### Extracted material
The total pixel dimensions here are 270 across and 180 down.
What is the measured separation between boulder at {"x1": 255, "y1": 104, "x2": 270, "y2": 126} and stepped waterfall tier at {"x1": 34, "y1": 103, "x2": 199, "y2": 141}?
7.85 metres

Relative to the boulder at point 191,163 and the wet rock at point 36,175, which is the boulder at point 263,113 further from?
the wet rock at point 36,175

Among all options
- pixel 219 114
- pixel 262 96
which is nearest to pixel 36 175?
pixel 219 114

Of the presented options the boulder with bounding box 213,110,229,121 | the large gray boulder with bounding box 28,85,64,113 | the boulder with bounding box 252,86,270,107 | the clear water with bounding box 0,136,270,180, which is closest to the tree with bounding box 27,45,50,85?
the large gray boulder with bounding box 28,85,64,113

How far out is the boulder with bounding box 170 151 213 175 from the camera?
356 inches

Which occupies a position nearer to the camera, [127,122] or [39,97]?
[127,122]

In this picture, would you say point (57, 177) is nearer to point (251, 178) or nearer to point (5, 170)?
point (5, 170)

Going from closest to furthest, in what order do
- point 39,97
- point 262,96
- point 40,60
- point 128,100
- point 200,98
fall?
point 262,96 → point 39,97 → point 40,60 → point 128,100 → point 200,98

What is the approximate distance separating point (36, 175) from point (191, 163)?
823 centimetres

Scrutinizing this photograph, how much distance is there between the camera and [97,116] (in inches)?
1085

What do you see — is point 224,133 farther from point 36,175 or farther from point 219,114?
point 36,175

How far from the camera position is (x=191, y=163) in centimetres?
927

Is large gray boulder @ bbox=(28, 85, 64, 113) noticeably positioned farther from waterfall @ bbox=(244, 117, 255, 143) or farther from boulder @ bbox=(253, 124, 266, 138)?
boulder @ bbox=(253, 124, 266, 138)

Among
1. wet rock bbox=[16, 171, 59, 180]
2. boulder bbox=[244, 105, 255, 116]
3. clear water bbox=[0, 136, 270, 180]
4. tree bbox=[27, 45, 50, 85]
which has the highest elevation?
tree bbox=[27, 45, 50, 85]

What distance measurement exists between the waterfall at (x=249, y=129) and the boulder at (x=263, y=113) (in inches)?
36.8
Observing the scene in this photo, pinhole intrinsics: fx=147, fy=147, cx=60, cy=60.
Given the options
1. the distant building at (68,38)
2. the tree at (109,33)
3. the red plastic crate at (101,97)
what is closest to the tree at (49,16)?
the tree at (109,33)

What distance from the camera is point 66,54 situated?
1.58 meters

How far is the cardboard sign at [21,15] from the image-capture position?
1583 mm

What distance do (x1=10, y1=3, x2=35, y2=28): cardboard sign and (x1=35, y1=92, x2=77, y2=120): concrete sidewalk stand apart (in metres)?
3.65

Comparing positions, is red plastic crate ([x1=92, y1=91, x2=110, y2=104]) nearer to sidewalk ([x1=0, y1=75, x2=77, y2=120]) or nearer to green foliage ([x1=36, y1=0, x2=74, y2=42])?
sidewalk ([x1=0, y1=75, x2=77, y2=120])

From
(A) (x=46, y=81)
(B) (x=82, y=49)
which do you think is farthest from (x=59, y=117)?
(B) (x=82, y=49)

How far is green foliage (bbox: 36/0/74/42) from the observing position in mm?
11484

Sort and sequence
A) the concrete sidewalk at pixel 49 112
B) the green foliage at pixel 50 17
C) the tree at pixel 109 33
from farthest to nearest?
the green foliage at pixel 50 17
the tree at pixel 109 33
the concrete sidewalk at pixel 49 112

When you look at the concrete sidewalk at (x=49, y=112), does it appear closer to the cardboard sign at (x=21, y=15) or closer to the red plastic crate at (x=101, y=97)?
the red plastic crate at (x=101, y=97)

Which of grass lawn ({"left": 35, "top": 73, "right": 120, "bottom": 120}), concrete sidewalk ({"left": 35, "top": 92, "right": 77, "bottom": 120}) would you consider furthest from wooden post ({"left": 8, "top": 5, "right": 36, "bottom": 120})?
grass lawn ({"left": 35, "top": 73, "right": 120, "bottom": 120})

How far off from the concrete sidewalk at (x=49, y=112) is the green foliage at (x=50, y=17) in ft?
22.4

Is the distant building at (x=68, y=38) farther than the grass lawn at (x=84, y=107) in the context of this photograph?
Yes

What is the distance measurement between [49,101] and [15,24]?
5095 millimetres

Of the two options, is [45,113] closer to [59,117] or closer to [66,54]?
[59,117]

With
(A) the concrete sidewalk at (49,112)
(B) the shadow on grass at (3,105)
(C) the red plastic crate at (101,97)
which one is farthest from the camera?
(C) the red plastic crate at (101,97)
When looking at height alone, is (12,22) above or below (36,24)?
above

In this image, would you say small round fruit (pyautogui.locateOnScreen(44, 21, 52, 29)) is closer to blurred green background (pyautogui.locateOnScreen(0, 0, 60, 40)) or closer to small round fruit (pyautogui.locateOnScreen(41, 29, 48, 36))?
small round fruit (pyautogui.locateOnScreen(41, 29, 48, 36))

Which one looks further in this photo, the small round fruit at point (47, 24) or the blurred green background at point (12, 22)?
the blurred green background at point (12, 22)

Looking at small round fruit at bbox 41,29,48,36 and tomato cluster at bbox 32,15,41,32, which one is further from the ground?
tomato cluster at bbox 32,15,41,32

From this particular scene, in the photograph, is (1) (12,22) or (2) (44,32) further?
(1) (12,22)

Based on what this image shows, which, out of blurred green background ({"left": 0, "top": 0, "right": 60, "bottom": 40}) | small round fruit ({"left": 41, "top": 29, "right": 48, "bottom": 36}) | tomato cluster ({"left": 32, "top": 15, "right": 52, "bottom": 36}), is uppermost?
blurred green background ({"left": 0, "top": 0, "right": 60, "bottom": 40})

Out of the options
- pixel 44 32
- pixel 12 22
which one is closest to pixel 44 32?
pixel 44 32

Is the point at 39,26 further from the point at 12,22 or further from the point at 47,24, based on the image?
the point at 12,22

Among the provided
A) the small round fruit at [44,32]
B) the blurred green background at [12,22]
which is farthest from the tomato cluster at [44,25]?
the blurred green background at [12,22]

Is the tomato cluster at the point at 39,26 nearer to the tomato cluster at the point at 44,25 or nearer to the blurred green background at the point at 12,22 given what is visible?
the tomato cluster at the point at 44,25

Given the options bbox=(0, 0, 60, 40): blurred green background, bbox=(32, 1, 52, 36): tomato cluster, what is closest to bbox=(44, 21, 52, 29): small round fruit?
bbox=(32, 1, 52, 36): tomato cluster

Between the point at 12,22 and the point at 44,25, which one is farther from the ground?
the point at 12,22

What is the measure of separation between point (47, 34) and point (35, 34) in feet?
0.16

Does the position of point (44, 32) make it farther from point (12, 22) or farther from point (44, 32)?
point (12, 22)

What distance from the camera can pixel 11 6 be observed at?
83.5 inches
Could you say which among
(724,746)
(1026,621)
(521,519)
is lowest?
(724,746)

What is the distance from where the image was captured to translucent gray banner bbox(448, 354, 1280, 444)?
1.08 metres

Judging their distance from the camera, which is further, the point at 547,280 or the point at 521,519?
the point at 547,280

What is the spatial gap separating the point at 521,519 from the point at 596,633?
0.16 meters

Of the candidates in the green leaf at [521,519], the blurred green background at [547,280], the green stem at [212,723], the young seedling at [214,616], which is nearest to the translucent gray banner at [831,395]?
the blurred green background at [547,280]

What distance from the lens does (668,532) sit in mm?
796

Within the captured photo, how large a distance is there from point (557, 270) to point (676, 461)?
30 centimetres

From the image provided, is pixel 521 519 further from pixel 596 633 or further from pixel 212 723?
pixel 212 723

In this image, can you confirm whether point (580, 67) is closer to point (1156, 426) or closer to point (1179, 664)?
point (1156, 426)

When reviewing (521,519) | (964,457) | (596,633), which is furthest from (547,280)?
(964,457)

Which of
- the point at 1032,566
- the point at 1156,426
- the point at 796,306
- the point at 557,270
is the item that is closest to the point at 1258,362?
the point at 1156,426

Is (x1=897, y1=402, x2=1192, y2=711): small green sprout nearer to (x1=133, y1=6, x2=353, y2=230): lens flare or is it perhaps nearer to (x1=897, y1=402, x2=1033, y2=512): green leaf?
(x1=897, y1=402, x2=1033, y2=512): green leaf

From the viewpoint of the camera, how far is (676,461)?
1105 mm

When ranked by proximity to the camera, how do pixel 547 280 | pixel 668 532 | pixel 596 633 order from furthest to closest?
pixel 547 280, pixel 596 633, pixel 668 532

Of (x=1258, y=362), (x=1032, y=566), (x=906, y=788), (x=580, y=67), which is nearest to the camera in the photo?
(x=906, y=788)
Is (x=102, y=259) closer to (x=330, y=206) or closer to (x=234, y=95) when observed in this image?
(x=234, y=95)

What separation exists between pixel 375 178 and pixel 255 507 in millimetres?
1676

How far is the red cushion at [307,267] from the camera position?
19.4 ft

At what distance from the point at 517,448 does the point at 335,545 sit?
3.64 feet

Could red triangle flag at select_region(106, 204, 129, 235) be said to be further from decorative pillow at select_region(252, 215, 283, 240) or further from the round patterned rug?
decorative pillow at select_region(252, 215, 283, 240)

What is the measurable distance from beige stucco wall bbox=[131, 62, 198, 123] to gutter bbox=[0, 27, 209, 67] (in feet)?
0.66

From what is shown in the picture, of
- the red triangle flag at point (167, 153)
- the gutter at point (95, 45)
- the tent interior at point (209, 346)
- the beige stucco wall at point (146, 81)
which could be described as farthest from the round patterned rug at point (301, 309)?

### Objective
Reproduce the rows verbatim, starting at the line containing "How far is the red" and continuing up to and including the final line of the rows.

### Exercise answer
How far is the red cushion at [307,267] from the camera position?
19.4 ft

At what distance from the point at 517,448 does the point at 335,545 sit?
3.64 feet

Could red triangle flag at select_region(106, 204, 129, 235) be said to be further from decorative pillow at select_region(252, 215, 283, 240) or further from the round patterned rug?
decorative pillow at select_region(252, 215, 283, 240)

What is the measurable distance from beige stucco wall bbox=[131, 62, 198, 123] to gutter bbox=[0, 27, 209, 67] (in feet)?
0.66

From what is shown in the picture, of
- the red triangle flag at point (167, 153)
- the gutter at point (95, 45)
- the tent interior at point (209, 346)
- the beige stucco wall at point (146, 81)
which could be described as farthest from the round patterned rug at point (301, 309)?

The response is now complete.